Efficiency of ETA Prediction

Modern mobile applications such as navigation services and ride-sharing platforms rely heavily on geospatial technologies, most critically predictions of the time required for a vehicle to traverse a particular route, or the so-called estimated time of arrival (ETA). There are various methods used in practice, which differ in terms of the geographic granularity at which the predictive model is trained -- e.g., segment-based methods predict travel time at the level of road segments (or a combination of several adjacent road segments) and then aggregate across the route, whereas route-based methods use generic information about the trip, such as origin and destination, to predict travel time. Though various forms of these methods have been developed, there has been no rigorous theoretical comparison regarding their accuracies, and empirical studies have, in many cases, drawn opposite conclusions. We provide the first theoretical analysis of the predictive accuracy of various ETA prediction methods. In a finite-sample setting, we give mild conditions under which a segment-based method is more accurate than a wide variety of route-based methods. Then we analyze an asymptotic setting in which the number of trip observations grows with the size of the road network. Under a broad range of trip-generating processes on a grid network, we show that a class of very simple segment-based methods is at least as good, up to a logarithmic factor, as any possible predictor. In other words, segment-based methods are asymptotically optimal up to a logarithmic factor. Our work highlights that the accuracy of ETA prediction is driven not just by the sophistication of the model but also by the spatial granularity at which those methods are applied.
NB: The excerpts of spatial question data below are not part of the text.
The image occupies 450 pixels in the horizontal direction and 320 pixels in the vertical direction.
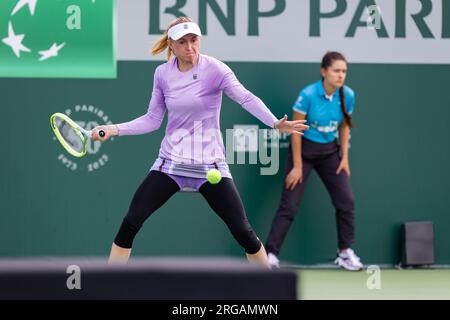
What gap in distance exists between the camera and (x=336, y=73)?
6531 mm

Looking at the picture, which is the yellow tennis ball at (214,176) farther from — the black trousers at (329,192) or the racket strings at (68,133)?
the racket strings at (68,133)

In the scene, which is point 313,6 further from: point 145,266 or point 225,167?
point 145,266

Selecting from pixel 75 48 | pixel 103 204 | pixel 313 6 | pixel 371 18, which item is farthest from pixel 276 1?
pixel 103 204

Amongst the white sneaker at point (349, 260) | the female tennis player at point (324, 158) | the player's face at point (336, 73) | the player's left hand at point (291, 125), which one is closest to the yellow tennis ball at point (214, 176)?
the player's left hand at point (291, 125)

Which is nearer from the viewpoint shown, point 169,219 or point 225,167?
point 225,167

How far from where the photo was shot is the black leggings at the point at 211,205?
4.67 metres

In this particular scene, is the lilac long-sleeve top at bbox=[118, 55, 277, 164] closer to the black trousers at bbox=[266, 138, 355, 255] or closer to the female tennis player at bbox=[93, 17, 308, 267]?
the female tennis player at bbox=[93, 17, 308, 267]

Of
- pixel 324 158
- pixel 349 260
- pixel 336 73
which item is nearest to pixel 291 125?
pixel 336 73

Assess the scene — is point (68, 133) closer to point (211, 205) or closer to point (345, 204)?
point (345, 204)

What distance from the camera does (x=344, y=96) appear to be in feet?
21.9

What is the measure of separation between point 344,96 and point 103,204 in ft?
6.18

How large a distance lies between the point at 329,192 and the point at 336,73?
0.86 m
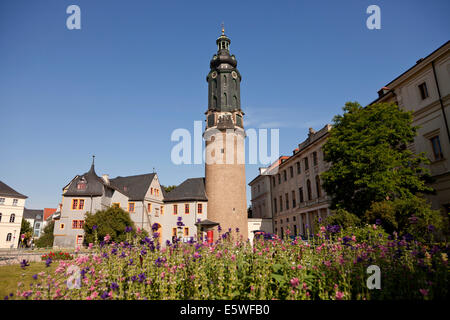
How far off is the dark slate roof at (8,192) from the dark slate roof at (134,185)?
85.0 feet

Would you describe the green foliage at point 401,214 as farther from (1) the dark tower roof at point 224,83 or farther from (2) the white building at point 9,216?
(2) the white building at point 9,216

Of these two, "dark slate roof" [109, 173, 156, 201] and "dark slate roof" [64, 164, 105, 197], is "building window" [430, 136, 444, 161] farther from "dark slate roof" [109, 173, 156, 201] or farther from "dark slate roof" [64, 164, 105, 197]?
"dark slate roof" [64, 164, 105, 197]

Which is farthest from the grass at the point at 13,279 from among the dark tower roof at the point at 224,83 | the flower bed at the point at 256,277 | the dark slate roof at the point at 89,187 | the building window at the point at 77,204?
the dark tower roof at the point at 224,83

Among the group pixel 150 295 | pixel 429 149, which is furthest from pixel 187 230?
pixel 150 295

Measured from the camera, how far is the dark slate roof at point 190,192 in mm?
40041

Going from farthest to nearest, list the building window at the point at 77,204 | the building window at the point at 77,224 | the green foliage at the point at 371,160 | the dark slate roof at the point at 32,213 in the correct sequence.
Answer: the dark slate roof at the point at 32,213, the building window at the point at 77,204, the building window at the point at 77,224, the green foliage at the point at 371,160

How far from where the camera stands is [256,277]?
180 inches

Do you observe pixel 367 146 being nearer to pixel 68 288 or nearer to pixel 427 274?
pixel 427 274

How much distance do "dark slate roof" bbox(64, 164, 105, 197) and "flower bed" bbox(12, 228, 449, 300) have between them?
111 ft

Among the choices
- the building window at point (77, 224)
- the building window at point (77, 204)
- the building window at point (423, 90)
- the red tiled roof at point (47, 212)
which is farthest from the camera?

翻译：现代移动应用（如导航服务和网约车平台）高度依赖地理空间技术，其中最核心的是预测车辆通过特定路线所需时间，即所谓的预计到达时间（ETA）。实践中存在多种预测方法，这些方法在预测模型训练时所采用的地理粒度上存在差异。例如，基于路段的方法在路段级别（或结合多个相邻路段）预测行驶时间，然后汇总整个路线的结果；而基于路线的方法则利用行程的通用信息（如起点和终点）来预测行驶时间。尽管这些方法已有多种形式的发展，但关于其预测精度的严格理论比较尚属空白，而实证研究在许多情况下得出了相反的结论。我们首次对多种ETA预测方法的预测精度进行了理论分析。在有限样本场景下，我们给出了温和条件，证明基于路段的方法在精度上优于广泛类别的基于路线的方法。随后，我们分析了一个渐近场景，其中行程观测数量随道路网络规模增长。在网格网络上的一系列广泛行程生成过程中，我们证明了一类非常简单的基于路段的方法至少与任何可能的预测器性能相当（仅差一个对数因子）。换言之，基于路段的方法在渐近意义上达到了最优（仅差一个对数因子）。我们的工作强调，ETA预测的精度不仅由模型的复杂程度决定，还受到这些方法应用时所采用的空间粒度的影响。